Moving is a stressful process, and packing up all your belongings takes up significant time and causes a disruption of our natural routine. For college students, this often occurs at the beginning and end of the school year. Harvard startup QuikForce leverages technology to streamline the moving process and make your move less stressful.
Founder Desmond Lim, a recent graduate of Harvard’s Master in Public Policy program, created QuikForce to help movers and drivers have a faster and more efficient experience.
“When you have to move, it’s a huge pain—you have to call moving companies and schedule a move,” he said. Lim’s inspiration for the startup came from his father, who had his own moving company in his native Singapore. Lim, before arriving to the United States for college, helped his father during his spare time.
QuikForce’s website features a booking system in which customers can select how many and which types of items they wish to move. Customers can select if they have any fragile items, as well as the amount of stairs movers will need to travel. This is used to calculate the approximate length the move will take. Next, users will select their first and second preference of moving days, as well as their contact information. The total cost and time for the move is then calculated.
“We have a fixed hourly rate of $120 per hour and collect a fee for every move booked through us,” Lim said.
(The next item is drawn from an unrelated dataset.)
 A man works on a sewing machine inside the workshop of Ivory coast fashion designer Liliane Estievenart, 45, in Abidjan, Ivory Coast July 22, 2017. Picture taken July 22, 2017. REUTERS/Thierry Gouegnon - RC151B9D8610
Currently, QuikForce accepts cash payments and payments digitally via Stripe. Lim believes, however, that he will add additional electronic payment methods in the future. “We hope to create a mobile app for our platform to include payments and a timer for the customer’s move,” he said. QuikForce ensures that customers are guaranteed that a professional moving company will be handing their move.
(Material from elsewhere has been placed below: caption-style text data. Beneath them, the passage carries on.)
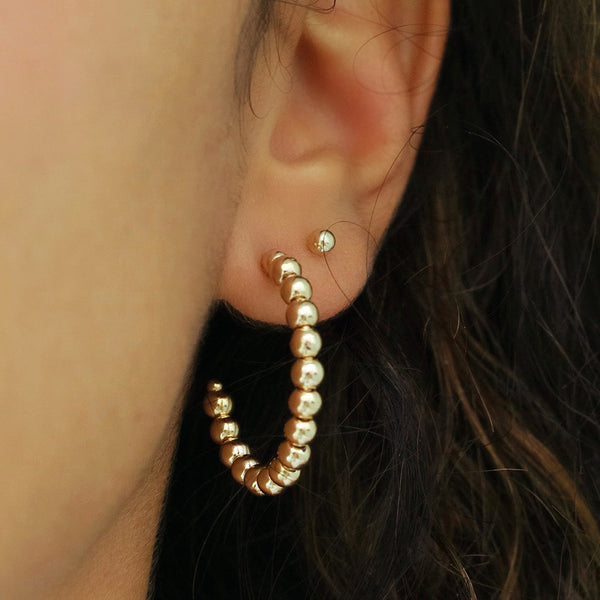 taudrey glimmer of hoop gold open studded hoop earrings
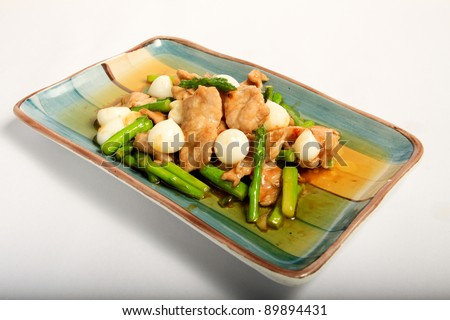 Asparagus stir fried with pork and pickled garlic - stock photo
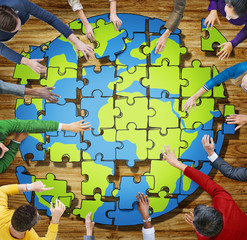 People with Jigsaw Puzzle Forming Globe illustration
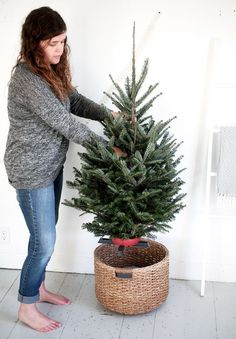 Put a bucket upside down in a large basket; small tree in small stand goes on top cover with fur/blanket or other fabric.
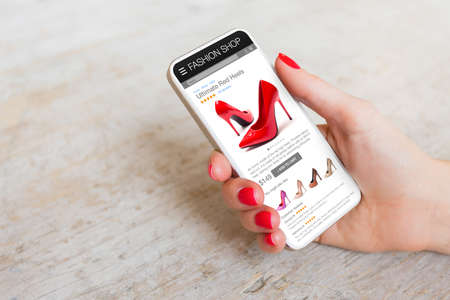 Woman shopping online on her phone for new red high heels Banque d'images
QuikForce also has a SaaS (Software as a Service) product in which moving companies can book, schedule, and plan their moves which will allow these firms to be more productive and more efficient with their time. Lim and his team created a dynamic algorithm after it analyzed thousands of moves in the Boston area so that it can match customers with the correct moving firm for each client’s situation. With over 50 million Americans moving each year, Lim believes he can disrupt the $20 billion moving industry. Lim’s company has already partnered with over 50 local moving companies onto the platform. QuikForce’s team is made up of students from Harvard, MIT, Princeton, Penn, Boston University, and Northeastern.
Lim praised the Harvard Innovation Lab for the support it provided QuikForce and its team. “We had the opportunity to meet with other startups, meet with mentors, and learn from others who have been through the process,” he said.
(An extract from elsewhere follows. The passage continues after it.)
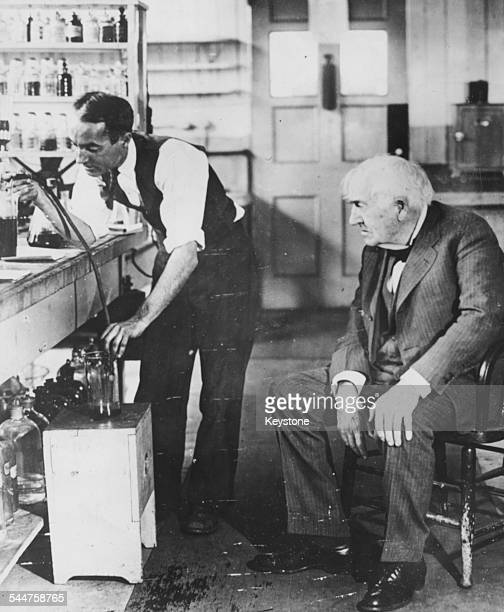 American inventor Thomas Edison watching his assistant George A Hart performing an experiment on rubber in their laboratory West Orange New Jersey...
QuikForce is currently available to use in Boston and Miami, and the company is planning to expand to Dallas this summer, according to Lim. Looking to the future, Lim believes his platform could add new services as the company grows. But right now, Lim believes the simplicity of the QuikForce platform has led to higher customer appreciation.
“We have closed over 100 moves and have received great feedback from our clients—it takes as little as a few clicks to book a move,” Lim said. He emphasized how important his team has been in establishing QuikForce. “One of the things I focused on since the beginning, was finding the right team—the right people with a unique skillset and culture fit was important to me.”